The first time that Arteche achieved notoriety was on the occasion of the First World War, when he was the president of the Agrupación de Sociedades Anónimas del Norte de España organization, taking an effective position in the decisions of the serious problems that arose after the war on the extraordinary profits and the change in fiscal taxes.

Between 1918 and 1920, Arteche took part in some of the main business initiatives of the Banco de Bilbao in those years. For instance, once the war was over, he participated in the process of its internationalization by collecting the assets of the former Mildred & Goyeneche house in London and repurposed it as the Bank's branch in London. He also had a prominent role in the process of nationalization of the securities of the large Spanish railway companies, which in Bilbao acquired particular importance due to the interest among local businessmen in improving the port's communication routes with the interior of the Iberian Peninsula. As a result of this process, an important part of the capital of the Compañía de los Caminos de Hierro del Norte de España (Norte) passed into Bilbao hands and several local businessmen joined its Board of Directors, including Arteche, who was representing the interests of the Banco de Bilbao. Both he and his uncle played a very active role in Consortium of Saltos del Duero and the Sociedad Hispano-Portuguesa de Transportes Eléctricos, two companies launched by the Banco de Bilbao to carry out the necessary procedures and works with which the most important hydroelectric business of the moment would be launched: the Saltos do Douro.

At the beginning of the 1920s, the figure of Julio de Arteche was consolidated within the Board of the Banco de Bilbao, and he combined his position there with his membership on the boards of this bank and its subsidiary, Banco del Comercio, and that of the Compañía de Ferrocarriles del Norte, Arteche was president of the Hispano-Portuguesa de Transportes Eléctricos and the director of such representative companies of the Biscayan economy, such as Papelera Española, Compañía Marítima del Nervión, Alambres de Cadagua, and Compañía de los Ferrocarriles de Santander a Bilbao.

===President of Banco de Bilbao===
In January 1941, during a critical period in which Banco de Bilbao needed to adapt to the complicated circumstances in which Spain found itself after the Spanish Civil War and also to strict government measures, the then CEO José Manuel Figueras resigned and Víctor Artola was appointed as his successor, and in the following year, on 31 January 1942, in the first Annual General Meeting since 1936, the General shareholders approved the reform of the entity's statutes, with the most important change being to set aside the tradition of rotating the chairmanship of the board of directors on an annual basis and then unanimously appointed the 64-year-old Arteche as its first permanent president, abandoning the rotating nature that this position had until then. The professional partnership of Artola as CEO and Arteche as chairman was decisive in allowing Banco de Bilbao to successfully navigate the difficult years of the 1940s, and together, they turned the bank into an entity with a national presence without sacrificing international ambitions. From the moment he became chairman, Arteche's activity was marked by the modernization that he introduced in the Banco de Bilbao and by the effective participation that he and the entity he presided had in a good number of companies in very diverse productive sectors.

= = = = =

_Goals:_
- A) Write out the passage on Julio de Arteche between "The first time" and "in fiscal taxes.", inclusive.
- B) Extend the passage on Julio de Arteche and the Banco de Bilbao, continuing from its final sentence.

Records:
= = = = =

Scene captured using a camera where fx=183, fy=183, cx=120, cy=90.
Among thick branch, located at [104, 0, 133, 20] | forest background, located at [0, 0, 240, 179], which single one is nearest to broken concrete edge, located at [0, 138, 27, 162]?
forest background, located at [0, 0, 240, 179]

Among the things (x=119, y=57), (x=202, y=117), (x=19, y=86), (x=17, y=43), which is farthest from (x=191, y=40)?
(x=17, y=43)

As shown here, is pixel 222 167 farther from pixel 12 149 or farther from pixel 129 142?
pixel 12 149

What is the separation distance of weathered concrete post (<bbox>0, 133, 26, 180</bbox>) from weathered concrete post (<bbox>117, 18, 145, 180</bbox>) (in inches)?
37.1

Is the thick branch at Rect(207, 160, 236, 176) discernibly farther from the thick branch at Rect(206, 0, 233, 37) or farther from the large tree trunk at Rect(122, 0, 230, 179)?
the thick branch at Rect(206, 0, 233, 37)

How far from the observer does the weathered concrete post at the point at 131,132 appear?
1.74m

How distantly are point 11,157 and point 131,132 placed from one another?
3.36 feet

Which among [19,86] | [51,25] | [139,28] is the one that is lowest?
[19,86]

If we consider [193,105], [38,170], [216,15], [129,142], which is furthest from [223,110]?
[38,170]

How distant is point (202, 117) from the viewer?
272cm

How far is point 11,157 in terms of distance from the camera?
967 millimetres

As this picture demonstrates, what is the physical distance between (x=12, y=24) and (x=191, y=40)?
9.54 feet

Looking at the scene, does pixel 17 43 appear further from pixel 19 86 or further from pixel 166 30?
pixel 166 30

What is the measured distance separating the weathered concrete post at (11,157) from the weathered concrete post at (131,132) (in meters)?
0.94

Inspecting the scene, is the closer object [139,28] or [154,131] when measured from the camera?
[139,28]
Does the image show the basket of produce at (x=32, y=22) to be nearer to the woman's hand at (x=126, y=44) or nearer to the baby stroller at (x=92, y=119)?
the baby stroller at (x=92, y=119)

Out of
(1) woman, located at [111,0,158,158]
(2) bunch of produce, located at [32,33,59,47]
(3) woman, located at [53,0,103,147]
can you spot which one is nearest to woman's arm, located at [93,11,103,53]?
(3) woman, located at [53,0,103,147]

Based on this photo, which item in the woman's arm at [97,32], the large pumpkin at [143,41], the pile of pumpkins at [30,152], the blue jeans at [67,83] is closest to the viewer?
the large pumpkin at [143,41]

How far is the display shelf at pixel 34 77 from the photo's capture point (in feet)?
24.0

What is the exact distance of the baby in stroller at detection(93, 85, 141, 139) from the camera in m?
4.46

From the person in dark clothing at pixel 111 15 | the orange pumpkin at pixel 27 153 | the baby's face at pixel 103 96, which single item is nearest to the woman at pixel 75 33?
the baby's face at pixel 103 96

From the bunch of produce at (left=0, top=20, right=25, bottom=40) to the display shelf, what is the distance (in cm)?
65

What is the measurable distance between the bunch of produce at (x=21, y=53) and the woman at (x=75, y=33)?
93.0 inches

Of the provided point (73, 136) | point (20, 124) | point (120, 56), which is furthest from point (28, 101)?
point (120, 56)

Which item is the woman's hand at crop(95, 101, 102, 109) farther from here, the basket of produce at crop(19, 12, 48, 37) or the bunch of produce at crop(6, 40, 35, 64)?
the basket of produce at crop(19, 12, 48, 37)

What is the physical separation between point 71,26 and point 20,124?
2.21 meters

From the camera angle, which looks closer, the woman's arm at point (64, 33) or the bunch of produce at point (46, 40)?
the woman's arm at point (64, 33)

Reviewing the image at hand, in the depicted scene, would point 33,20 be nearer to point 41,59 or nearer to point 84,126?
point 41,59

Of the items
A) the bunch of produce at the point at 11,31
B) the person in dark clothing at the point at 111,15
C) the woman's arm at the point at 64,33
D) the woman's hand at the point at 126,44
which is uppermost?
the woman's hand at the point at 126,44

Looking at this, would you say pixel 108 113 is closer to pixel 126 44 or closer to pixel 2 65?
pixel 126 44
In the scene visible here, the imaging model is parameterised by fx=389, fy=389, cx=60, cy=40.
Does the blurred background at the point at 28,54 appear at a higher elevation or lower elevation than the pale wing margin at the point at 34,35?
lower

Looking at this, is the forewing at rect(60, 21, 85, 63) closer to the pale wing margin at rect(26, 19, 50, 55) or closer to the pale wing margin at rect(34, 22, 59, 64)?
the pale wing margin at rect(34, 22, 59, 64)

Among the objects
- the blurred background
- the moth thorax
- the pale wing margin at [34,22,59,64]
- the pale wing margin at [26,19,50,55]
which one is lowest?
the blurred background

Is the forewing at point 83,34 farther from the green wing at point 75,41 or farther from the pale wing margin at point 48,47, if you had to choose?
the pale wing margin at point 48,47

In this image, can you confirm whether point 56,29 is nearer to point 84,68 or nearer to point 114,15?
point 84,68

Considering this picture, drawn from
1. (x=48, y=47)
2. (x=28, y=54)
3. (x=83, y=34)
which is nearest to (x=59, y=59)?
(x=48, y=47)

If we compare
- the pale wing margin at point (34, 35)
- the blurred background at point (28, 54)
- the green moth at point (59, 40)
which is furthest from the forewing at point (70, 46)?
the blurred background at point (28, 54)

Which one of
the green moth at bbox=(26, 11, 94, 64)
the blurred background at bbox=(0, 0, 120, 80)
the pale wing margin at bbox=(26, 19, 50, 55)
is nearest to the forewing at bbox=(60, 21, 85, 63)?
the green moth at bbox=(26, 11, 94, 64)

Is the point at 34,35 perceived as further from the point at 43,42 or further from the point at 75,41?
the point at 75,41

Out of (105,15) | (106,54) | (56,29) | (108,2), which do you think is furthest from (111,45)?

= = = = =

_Results by task:_
- A)
The first time that Arteche achieved notoriety was on the occasion of the First World War, when he was the president of the Agrupación de Sociedades Anónimas del Norte de España organization, taking an effective position in the decisions of the serious problems that arose after the war on the extraordinary profits and the change in fiscal taxes.

- B)
Regarding the first aspect, Arteche piloted the modernization of the Bank of Bilbao, creating its central administration in the 1940s and opening its foreign service in 1945, while developing a territorial network of offices throughout Spain. Regarding the second aspect, he promoted and undertook the development of economic sectors of the first magnitude, becoming the president of such relevant companies as Iberduero, Nitratos de Castilla, La Papelera Española, Cellophane Española, Constructora Nacional de Maquinaria Eléctrica, and the Spanish Society of Electromechanical Constructions (SECEM). In this last task, Arteche, like so many other representatives of private business interests, had to confront the statist policy promoted by Juan Antonio Suanzes during his first stage at the head of the Instituto Nacional de Industria (INI), seeking to make compatible the private interests that it represented with the actions of the public institute.

Arteche was also a member of the Board of the Bank of Spain as a representative of the Superior Banking Council, and held the vice presidency of two large companies located in two strategic sectors: communications and automotive: the National Telephone Company of Spain (Telefónica) and the Spanish Society of Touring Cars (Sociedad Española de Automóviles de Turismo, SEAT). He also served as a director in Naviera Vizcaina, Aeronautical Construction Association, Minas Riotinto company, and the Asturian Bank for Industry and Commerce.

Those who knew him emphasized his great ability to maintain relationships and his fine diplomatic skills. His economic and financial contribution from business management positions resulted in his permanence in the governing bodies of the Banco de Bilbao for 56 years (1903–1960), more than half a century of a life that lasted for 81 years, and was reflected in the ideal of its business work: continuous development, the constant search for economic modernity.

==Outside of business==
To his business personality, the Count of Arteche added social, literary, cultural, religious, and political concerns that offer a more complete dimension of his person. In his cultural aspect, his participation in the Bilbao gathering of the Golden Lion with local personalities such as Dr. Areilza and Julio Eguileor stood out. His activities in museum boards and cultural works in his surroundings were also known.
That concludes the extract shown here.